C’est dans le trajet entre le dossier et le résultat qu’on apprend, il est donc très intéressant de voir l’espace et les directions qu’ont pris les germes plantés dans les dossiers.
On sait que souvent les auteurs se sentent obligés de présenter des dossiers très léchés, mais l’inverse à Brouillon d’un rêve, il faut se lancer ! Mieux vaut poser les bonnes questions que donner les bonnes réponses. D’ailleurs pour la création sonore, qui reste une discipline de l’oralité, on constate qu’il n’y a pas cette culture du dossier, voire qu’on se méfie des dossiers trop peaufinés ou des écritures trop normées. À bon entendeur...
Certaines thématiques sont récurrentes dans les dossiers soumis, comme dans l’air du temps (les migrants, la transmission...). Ne pas hésiter à consulter les dossiers précédemment aidés, ce qui permet de ne pas faire un énième film sur tel ou tel sujet... d’autant plus que rien que pour le documentaire, le jury reçoit près de 700 projets au cours des 6 sessions annuelles. Il faut se distinguer, se démarquer, mettre en évidence l’urgence, la nécessité de son projet en particulier. Le sujet d’ailleurs ne suffit pas, il faut aussi pouvoir mettre en évidence l’expression d’une pensée singulière, d’un geste artistique.
Lecteurs et Jury :
Des membres extérieurs sont invités, ainsi que des auteurs d’autres répertoires que celui à l’étude, dans une volonté de confrontation des cultures et d’ouverture.

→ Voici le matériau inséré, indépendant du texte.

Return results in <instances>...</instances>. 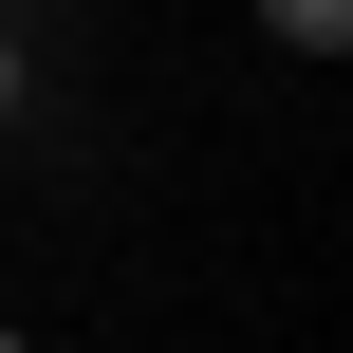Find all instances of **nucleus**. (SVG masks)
<instances>
[{
	"label": "nucleus",
	"mask_w": 353,
	"mask_h": 353,
	"mask_svg": "<svg viewBox=\"0 0 353 353\" xmlns=\"http://www.w3.org/2000/svg\"><path fill=\"white\" fill-rule=\"evenodd\" d=\"M261 19H279L298 56H335V37H353V0H261Z\"/></svg>",
	"instance_id": "obj_1"
},
{
	"label": "nucleus",
	"mask_w": 353,
	"mask_h": 353,
	"mask_svg": "<svg viewBox=\"0 0 353 353\" xmlns=\"http://www.w3.org/2000/svg\"><path fill=\"white\" fill-rule=\"evenodd\" d=\"M0 112H19V37H0Z\"/></svg>",
	"instance_id": "obj_2"
},
{
	"label": "nucleus",
	"mask_w": 353,
	"mask_h": 353,
	"mask_svg": "<svg viewBox=\"0 0 353 353\" xmlns=\"http://www.w3.org/2000/svg\"><path fill=\"white\" fill-rule=\"evenodd\" d=\"M0 353H19V335H0Z\"/></svg>",
	"instance_id": "obj_3"
}]
</instances>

Ce ne sont pas des producteurs, des diffuseurs, des éditeurs ni des financeurs mais bien des auteurs qui reçoivent les dossiers. Il s’agit donc de les sensibiliser par une démarche, une façon d’accrocher le réel. Ils liront attentivement chacun des dossiers reçus, et motiveront leur choix, quel qu’il soit.
Paroles d’ancien lecteur : « lecteurs et jurys sont ouverts et bienveillants, ils ne demandent qu’à être étonnés ! ».